Although seldom seen in cinemas or galleries, Isou’s film appears to these eyes to be a keystone of 20th- and early 21st-century artists’ film, and an antecedent of the nouvelle vague – specifically Godard.

Over the course of a relentless two hours and three minutes we see footage of Daniel, a tedious character – a narcissist, or dandy if you prefer, played by Isou himself – strutting around boulevard Saint-Germain, expounding nineteen to the dozen on his radical theories for a new form of art cinema. These shots are intercut with every conceivable technique and gimmick now associated with avant-garde film but then suggestive of laboratory mishap or amateurism rather than auteurism. By way of example, Isou plumps for the use of found or appropriated footage – military and gymnastic exercises, fishing boats at work, skiing, naval pomp; direct film – scratching, bleaching of celluloid; asynchronous audio; interruptive bursts in the time-space continuum, more akin to haphazard quantum leaps than jump cuts; total blackness; mind-numbing repetition; upside down camera shots and so on.

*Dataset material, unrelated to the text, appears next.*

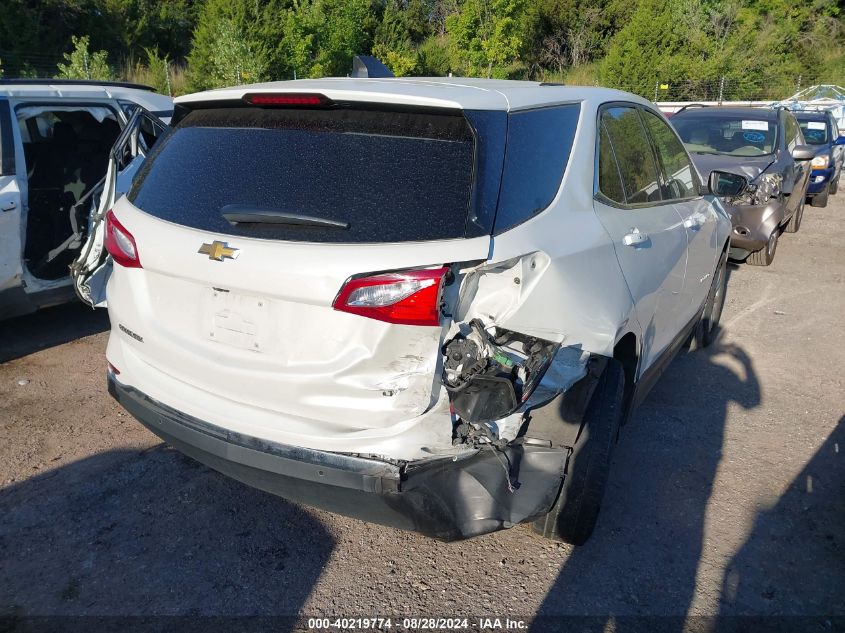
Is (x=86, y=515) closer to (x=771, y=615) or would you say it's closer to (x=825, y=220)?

It is also a film unafraid to shift its monocular vision onto nothingness and to momentarily hold back the dynamism. There are crisp and stern shots of the mundane – the interior of an apartment, quotidian life. Semi-static portrait shots of miscellaneous sound poets like François Dufrêne and other post-war avant-garde bad boys are completely reminiscent of Warhol in their exquisite blandness.

Despite the constant presence of speech on the audio track this is not a literary film, or at least if it is, it is the equivalent of the frenzied defacement of a literary object. Much like Guy Debord and the Situationist International’s détournement of magazine imagery. This is of course a physical film, a crackpot, yet nonetheless strategic exercise in testing the materiality of cinema; the mutability of cameras, celluloid, editing block and razor blade. It is also an exercise in negation, but as much as it’s a negation of cinematic convention it is also a negation of normative art film technique and it is certainly a composed affront to the slime in the bourgeois eyes and ears of cinephiles circa 1950, and possibly to cinephiles circa 2009. It would appear Isou and cohorts simply didn’t care and the film is all the more refreshing for this insouciance. However, perhaps on a more sombre level, Traité de bave et d’éternité could be perceived as a rather melancholy film ruminating on the torturously irreconcilable schism between the aural and the optical, between the spoken and the seen, a film, perhaps, about the confounding milky weakness of language. Either way it is a must-see cinematic object.